Topladıkları ganimeti yedi köyün en namlı orospularıyla oturak alemlerinde yerler, bitleri kan çekince yeniden bir elde tüfek bir elde kama gariban fukara tepesine çökmek üzere, başı dumanlı dağlardan mor yaylalara inerlerdi. Bir yanda eli tüfekli taifesine para yediren kafasında kırk tilki dolanır derebeyleriyle, diğer yanda bir ellerinde ferman bir ellerinde Kur’an, bellerinde kama padişahtan destur alıp eşkıya kellesi almadan Dersaadet’e dönmemeye yeminli paşalarla tepişen, ömürleri daima sürekle, takiple geçip, ya jandarma kurşunuyla ya rakip çetenin kıstırmasıyla cavlağı çekecek olan bu adamların yaptıkları hangi iş akıl kârıydı ki?  İşte şimdi de her biri kılık değiştirmiş, ellerinde kazma kürek, bellerinde ip, tarla ırgatı kılığında, bir hazine söylentisi uğruna buralara düşmemişler miydi?
Kendilerine "Gegalı çetesi" derlerdi. Başlarında Gega Arnavutlarından gelme, kan davasından zindana, zindandan Balkan dağlarına yol almış, namlusunda seksen, kamasında elli kişinin kanı olduğu rivayet edilen Gega Niyazi Kaptan bulunuyordu. Kah tecavüzden, kah cinayetten, kah haramilikten ötürü firari olup dağlarda gezen korkunç görünüşlü adamların toplandığı, Balkan dağlarını mesken tutmuş sayısız çeteden biriydiler.

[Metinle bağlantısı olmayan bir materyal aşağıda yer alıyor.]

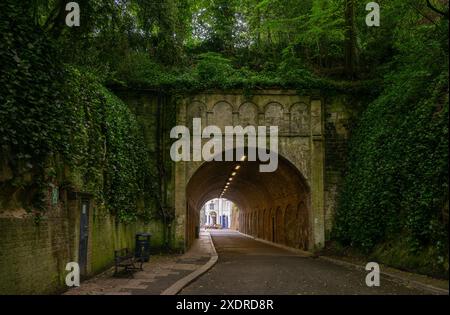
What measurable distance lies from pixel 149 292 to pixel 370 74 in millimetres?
16102

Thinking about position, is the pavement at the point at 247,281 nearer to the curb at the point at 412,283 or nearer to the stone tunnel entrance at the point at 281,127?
the curb at the point at 412,283

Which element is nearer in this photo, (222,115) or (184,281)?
(184,281)

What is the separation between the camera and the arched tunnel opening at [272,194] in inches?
870

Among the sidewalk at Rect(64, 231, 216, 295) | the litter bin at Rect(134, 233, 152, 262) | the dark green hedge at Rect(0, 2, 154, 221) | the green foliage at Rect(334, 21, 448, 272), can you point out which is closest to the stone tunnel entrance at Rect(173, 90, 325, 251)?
the green foliage at Rect(334, 21, 448, 272)

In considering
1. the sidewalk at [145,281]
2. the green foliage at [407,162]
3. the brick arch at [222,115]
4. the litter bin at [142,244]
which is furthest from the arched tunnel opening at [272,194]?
the sidewalk at [145,281]

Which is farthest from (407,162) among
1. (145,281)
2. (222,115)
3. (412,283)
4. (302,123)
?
(222,115)

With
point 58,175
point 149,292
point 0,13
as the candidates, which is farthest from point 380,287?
point 0,13

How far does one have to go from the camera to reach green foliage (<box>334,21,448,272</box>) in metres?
11.2

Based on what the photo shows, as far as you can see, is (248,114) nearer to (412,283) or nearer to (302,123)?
(302,123)

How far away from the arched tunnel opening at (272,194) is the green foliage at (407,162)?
3567 millimetres

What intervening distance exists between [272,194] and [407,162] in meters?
18.3

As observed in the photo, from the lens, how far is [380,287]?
10.5m

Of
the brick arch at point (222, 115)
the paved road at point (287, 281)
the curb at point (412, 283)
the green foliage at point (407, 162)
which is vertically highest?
the brick arch at point (222, 115)

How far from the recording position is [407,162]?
13.0 metres
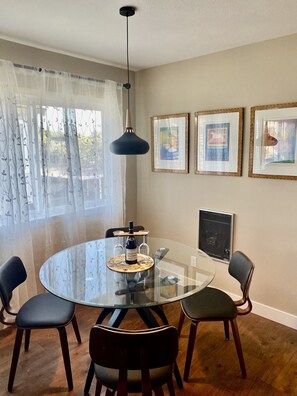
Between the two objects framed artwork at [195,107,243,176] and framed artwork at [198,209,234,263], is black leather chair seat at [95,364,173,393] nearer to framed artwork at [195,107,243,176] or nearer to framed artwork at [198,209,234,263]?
framed artwork at [198,209,234,263]

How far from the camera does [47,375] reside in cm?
209

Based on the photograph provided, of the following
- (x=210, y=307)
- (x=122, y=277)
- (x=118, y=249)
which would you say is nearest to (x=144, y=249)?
(x=118, y=249)

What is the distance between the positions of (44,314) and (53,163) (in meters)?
1.40

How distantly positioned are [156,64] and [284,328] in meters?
2.93

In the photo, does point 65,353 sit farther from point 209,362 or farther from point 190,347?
point 209,362

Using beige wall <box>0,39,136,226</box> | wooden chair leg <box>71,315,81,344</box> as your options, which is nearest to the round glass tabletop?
wooden chair leg <box>71,315,81,344</box>

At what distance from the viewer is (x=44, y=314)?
78.2 inches

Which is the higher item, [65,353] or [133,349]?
[133,349]

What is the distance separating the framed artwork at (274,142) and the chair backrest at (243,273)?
0.85 meters

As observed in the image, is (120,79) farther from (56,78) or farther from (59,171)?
(59,171)

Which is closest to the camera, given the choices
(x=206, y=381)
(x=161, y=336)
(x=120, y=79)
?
(x=161, y=336)

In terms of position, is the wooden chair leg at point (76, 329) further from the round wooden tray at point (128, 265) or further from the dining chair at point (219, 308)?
the dining chair at point (219, 308)

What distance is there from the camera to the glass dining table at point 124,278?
5.69 ft

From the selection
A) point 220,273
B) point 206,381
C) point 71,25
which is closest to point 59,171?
point 71,25
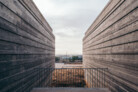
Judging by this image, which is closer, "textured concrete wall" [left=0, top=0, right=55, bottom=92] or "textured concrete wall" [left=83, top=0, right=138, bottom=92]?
"textured concrete wall" [left=0, top=0, right=55, bottom=92]

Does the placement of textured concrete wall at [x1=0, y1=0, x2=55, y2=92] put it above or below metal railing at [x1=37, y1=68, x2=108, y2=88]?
above

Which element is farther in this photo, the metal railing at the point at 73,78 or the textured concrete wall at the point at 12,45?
the metal railing at the point at 73,78

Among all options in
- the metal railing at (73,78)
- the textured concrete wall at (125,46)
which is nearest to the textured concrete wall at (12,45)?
the metal railing at (73,78)

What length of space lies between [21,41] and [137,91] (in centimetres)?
313

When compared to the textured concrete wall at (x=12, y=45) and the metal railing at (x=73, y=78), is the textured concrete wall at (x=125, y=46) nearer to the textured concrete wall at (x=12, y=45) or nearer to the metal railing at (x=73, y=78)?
the metal railing at (x=73, y=78)

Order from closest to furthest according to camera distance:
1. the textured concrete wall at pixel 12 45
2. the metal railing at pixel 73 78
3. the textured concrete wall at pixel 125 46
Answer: the textured concrete wall at pixel 12 45 → the textured concrete wall at pixel 125 46 → the metal railing at pixel 73 78

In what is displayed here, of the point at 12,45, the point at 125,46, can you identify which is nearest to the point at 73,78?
the point at 125,46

Lofça taraflarındaki zengin bir ağadan elde ettikleri hazine haritasının peşinde, kılık değiştirerek hiç isimlerinin duyulmadığı, İstanbul’un burnunun dibi sayılabilecek Istranca Dağları'na kadar gelmişlerdi. Neredeyse yüz senelik olduğunu düşündükleri bir hazine haritasıydı ki, bunu evinin zulasında saklayan Lofçalı Salim Ağa’nın demesine göre haritayı yakın zamanda bir defineciden satın almış, defineci ise bu haritayı babasına Vaka-i Hayriye kıyımından kaçmış bir yeniçerinin sattığını söylemişti. Salim Ağa, Rusçuk ayanı Alemdar Mustafa Paşa’nın yeni ordu kurmak için yanında taşıdığı hazinesi olduğunu ya da Kabakçı Mustafa’nın kellesini alıp Kabakçı'nın İstanbul’dan yağmaladığı hazineye konan Kırcaali çetelerinin baş baskıncısı Hacı Ali’nin gizli definesi olabileceğini söylemişti. Ardında bu denli söylentilerin olduğunu işiten Gega Niyazi ve  adamları, üstlerine başlarına ırgat kılıklarını geçirip, tabancalarını kamalarını gizleyip, silahlarını tilki gezmez ıssız yerlere gömerek Rodop Dağları'ndan düze inerek Istranca Dağları'na dek gelmişti.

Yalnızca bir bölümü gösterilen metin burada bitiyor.